Kesimpulan: Naswa berhak mendapatkan layanan kesehatan gratis.
KESIMPULAN dipastikan benar, jika pernyataan umumnya (a) dan pernyataan khususnya (b) benar.
HATI-HATI, deduksi bisa salah kalau pernyataan (a) dan (b) sama-sama khusus (partikular) atau sama-sama negatif.
Contohnya,
(a) Liberalisme adalah paham yang menolak hukum agama.
(b) PKI adalah organisasi yang pahamnya menolak hukum agama.
Kesimpulan: PKI adalah paham yang sama dengan liberal.
ANALOGI
Analogi adalah mekanisme pembuktian atas sesuatu (misalnya A) dengan menunjukkan bukti yang ada pada sesuatu lain (B) yang memiliki kemiripan atau kedekatan dengan sesuatu itu (A).
Contoh:
(a) Pisang adalah buah yang rasanya manis.
(b) Kedondong adalah buah.
Kesimpulan: Kedondong pasti rasanya manis.
Kita tahu, umumnya kedondong rasanya asam.

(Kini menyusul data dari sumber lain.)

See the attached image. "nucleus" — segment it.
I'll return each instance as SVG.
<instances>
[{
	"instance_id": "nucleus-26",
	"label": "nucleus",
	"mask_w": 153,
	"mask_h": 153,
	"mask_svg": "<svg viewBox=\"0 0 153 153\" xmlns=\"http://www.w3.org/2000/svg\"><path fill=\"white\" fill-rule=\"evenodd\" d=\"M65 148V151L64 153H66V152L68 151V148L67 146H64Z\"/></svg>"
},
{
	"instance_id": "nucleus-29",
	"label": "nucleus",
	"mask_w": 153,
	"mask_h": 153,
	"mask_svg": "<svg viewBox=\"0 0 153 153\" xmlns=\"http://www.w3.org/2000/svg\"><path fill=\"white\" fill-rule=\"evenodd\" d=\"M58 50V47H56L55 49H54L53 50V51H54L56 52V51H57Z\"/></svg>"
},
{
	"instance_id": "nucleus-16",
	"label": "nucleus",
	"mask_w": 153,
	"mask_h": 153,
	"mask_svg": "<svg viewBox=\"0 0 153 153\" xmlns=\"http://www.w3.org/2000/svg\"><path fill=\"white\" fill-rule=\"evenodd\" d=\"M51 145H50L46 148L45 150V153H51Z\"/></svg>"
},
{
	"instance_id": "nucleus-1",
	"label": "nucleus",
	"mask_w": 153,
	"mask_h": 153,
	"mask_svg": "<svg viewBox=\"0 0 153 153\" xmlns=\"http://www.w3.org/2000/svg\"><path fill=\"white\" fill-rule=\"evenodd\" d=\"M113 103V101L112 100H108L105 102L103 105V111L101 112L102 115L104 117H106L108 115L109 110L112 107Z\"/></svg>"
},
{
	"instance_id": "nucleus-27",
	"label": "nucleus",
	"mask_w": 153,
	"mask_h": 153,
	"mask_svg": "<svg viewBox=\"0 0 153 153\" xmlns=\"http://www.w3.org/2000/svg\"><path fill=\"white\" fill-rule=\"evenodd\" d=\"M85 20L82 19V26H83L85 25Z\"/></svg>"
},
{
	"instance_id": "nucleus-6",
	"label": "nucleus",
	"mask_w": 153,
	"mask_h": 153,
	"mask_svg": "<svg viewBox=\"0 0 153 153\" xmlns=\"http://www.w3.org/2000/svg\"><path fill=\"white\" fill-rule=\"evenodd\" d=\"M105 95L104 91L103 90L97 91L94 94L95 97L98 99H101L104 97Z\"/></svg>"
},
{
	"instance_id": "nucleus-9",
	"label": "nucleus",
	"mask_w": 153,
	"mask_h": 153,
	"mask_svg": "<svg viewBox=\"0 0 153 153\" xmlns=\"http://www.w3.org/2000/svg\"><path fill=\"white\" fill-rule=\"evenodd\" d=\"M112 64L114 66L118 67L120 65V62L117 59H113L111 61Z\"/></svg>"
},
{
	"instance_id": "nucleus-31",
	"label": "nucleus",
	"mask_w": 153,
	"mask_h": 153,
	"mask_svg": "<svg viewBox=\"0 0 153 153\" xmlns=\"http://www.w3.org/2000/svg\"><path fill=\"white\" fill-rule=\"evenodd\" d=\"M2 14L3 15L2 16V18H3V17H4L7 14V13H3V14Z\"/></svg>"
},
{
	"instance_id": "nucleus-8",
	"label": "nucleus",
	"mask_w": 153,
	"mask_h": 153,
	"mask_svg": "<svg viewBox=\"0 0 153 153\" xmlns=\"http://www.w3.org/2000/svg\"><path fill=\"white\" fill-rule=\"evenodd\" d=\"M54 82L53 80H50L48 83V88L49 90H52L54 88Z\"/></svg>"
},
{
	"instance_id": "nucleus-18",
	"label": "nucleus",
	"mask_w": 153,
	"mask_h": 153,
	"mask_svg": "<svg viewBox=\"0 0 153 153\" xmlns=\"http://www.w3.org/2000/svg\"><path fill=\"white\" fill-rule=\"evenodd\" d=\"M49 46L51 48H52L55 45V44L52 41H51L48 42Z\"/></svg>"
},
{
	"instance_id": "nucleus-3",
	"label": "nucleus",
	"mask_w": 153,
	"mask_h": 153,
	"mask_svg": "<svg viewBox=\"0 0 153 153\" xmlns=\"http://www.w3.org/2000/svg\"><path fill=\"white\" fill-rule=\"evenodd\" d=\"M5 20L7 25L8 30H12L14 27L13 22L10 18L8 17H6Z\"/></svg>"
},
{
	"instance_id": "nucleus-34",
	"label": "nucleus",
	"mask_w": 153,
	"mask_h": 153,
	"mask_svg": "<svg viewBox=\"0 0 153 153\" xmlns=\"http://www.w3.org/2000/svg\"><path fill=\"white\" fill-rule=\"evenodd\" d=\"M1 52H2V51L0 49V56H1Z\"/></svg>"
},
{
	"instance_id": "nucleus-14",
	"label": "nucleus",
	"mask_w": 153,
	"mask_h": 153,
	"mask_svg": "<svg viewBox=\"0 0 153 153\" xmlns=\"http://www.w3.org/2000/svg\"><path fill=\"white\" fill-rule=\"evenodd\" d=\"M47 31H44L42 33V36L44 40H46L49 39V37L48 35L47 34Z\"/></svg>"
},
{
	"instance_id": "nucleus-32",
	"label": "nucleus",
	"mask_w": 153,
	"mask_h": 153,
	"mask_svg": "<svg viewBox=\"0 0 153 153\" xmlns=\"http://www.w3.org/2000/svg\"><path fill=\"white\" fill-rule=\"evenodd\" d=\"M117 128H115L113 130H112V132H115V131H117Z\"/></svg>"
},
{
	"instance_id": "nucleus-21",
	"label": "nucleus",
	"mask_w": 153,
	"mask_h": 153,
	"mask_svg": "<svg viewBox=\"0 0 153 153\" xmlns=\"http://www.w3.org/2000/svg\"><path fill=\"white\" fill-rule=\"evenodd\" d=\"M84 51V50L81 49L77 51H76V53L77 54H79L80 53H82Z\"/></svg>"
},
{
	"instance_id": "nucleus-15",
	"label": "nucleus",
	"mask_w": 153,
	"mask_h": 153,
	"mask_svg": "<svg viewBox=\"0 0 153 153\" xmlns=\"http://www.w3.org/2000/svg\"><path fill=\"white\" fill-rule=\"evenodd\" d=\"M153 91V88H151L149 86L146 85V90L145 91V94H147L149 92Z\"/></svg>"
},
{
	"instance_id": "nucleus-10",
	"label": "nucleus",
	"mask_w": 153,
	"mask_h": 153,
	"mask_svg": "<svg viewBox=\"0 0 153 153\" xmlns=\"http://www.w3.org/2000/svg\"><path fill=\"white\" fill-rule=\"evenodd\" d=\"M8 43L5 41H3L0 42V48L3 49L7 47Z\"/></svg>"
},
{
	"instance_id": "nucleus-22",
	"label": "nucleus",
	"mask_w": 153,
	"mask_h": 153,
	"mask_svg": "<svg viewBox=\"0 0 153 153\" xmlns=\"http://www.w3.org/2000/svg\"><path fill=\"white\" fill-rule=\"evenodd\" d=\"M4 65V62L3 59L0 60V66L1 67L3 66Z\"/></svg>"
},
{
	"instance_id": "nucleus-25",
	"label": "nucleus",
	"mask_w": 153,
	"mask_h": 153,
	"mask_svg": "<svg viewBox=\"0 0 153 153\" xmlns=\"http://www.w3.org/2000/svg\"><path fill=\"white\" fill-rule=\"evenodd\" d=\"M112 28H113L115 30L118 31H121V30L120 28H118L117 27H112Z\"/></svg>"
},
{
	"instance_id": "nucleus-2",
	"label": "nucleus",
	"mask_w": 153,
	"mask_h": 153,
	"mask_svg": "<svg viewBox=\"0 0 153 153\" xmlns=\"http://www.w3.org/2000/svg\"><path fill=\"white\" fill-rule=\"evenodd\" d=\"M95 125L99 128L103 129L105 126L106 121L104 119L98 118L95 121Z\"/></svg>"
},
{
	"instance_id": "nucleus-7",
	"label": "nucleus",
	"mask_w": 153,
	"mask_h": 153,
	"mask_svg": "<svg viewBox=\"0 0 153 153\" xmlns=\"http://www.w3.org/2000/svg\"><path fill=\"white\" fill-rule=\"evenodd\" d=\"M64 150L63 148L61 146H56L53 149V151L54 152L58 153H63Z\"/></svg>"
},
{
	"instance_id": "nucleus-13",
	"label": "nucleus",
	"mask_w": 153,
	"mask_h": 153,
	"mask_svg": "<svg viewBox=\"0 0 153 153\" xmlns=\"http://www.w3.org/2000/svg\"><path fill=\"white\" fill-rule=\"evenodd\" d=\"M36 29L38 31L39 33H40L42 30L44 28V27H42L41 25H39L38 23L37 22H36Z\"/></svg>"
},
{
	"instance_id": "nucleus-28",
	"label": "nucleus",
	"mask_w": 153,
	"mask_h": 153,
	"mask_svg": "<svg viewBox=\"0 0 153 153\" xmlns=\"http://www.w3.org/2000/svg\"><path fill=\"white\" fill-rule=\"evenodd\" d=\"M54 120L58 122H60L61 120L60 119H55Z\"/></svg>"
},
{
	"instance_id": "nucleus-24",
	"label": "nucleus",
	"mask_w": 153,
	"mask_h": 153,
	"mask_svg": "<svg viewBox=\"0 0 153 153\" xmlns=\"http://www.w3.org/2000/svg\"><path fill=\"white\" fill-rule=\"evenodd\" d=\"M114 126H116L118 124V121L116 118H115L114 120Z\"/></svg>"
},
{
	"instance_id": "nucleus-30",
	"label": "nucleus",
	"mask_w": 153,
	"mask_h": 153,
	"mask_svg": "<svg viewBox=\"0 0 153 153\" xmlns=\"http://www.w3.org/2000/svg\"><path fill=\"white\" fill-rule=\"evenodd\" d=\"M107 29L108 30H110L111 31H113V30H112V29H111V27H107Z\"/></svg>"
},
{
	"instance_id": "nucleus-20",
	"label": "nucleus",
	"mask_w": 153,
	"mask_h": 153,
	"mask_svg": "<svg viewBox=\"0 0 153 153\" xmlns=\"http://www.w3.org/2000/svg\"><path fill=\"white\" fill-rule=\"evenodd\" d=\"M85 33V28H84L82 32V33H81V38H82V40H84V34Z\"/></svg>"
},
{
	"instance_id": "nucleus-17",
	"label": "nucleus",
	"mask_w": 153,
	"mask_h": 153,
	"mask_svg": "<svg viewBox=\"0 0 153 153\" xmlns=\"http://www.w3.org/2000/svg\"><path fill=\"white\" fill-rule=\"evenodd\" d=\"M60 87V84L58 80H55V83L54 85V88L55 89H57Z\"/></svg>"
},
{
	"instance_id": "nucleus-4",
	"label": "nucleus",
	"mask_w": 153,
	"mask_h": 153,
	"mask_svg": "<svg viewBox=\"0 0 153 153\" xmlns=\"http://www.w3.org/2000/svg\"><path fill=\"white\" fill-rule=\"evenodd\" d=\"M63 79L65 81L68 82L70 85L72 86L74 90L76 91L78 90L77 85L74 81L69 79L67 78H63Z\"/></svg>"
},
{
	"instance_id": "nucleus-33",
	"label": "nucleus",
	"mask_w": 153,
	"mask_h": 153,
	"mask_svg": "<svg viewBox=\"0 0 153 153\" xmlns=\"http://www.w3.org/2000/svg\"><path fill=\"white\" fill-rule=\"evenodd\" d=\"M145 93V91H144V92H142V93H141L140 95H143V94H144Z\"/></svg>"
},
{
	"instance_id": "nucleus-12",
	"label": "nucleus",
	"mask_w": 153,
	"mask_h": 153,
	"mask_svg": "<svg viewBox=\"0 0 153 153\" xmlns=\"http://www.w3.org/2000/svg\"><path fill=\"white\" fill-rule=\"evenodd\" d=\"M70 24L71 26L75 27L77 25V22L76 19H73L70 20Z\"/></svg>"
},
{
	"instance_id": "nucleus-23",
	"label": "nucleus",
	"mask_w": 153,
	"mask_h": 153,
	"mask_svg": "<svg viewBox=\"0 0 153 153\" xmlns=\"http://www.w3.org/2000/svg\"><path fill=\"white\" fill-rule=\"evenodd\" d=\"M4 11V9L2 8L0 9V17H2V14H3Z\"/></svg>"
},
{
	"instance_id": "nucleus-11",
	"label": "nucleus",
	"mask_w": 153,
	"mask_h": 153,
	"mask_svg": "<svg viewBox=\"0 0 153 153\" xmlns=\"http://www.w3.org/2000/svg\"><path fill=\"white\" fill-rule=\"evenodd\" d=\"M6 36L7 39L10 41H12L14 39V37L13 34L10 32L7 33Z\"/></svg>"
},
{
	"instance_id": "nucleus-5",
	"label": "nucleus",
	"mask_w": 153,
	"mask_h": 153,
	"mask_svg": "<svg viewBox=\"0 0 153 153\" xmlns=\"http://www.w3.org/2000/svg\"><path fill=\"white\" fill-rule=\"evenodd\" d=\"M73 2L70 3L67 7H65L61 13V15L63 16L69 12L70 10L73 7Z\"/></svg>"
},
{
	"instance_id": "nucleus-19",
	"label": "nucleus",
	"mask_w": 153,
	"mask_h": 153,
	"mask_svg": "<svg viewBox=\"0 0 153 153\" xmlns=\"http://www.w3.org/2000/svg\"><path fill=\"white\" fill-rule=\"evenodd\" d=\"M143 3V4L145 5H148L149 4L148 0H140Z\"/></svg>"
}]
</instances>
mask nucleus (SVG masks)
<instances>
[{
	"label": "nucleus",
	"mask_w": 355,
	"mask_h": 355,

Artinya, analogi sering SALAH, jadi sebaiknya tidak beragumentasi dengan analogi.
Analogi bisa mencapai kebenaran ketika ada argumen lain yang terbukti benar.
Misalnya:
(a) Nasir mahasiswa HI Unpad, jago filsafat Barat.
(b) Budi mahasiswa HI Unpad
Kesimpulan: Budi jago filsafat Barat.
Kesimpulan ini bisa benar bila ada data lain yang mendukung (misalnya, bahwa seseorang harus lulus tes Filsafat Barat supaya bisa diterima jadi mahasiswa HI Unpad; artinya seluruh mahasiswa HI Unpad dipastikan jago Filsafat Barat).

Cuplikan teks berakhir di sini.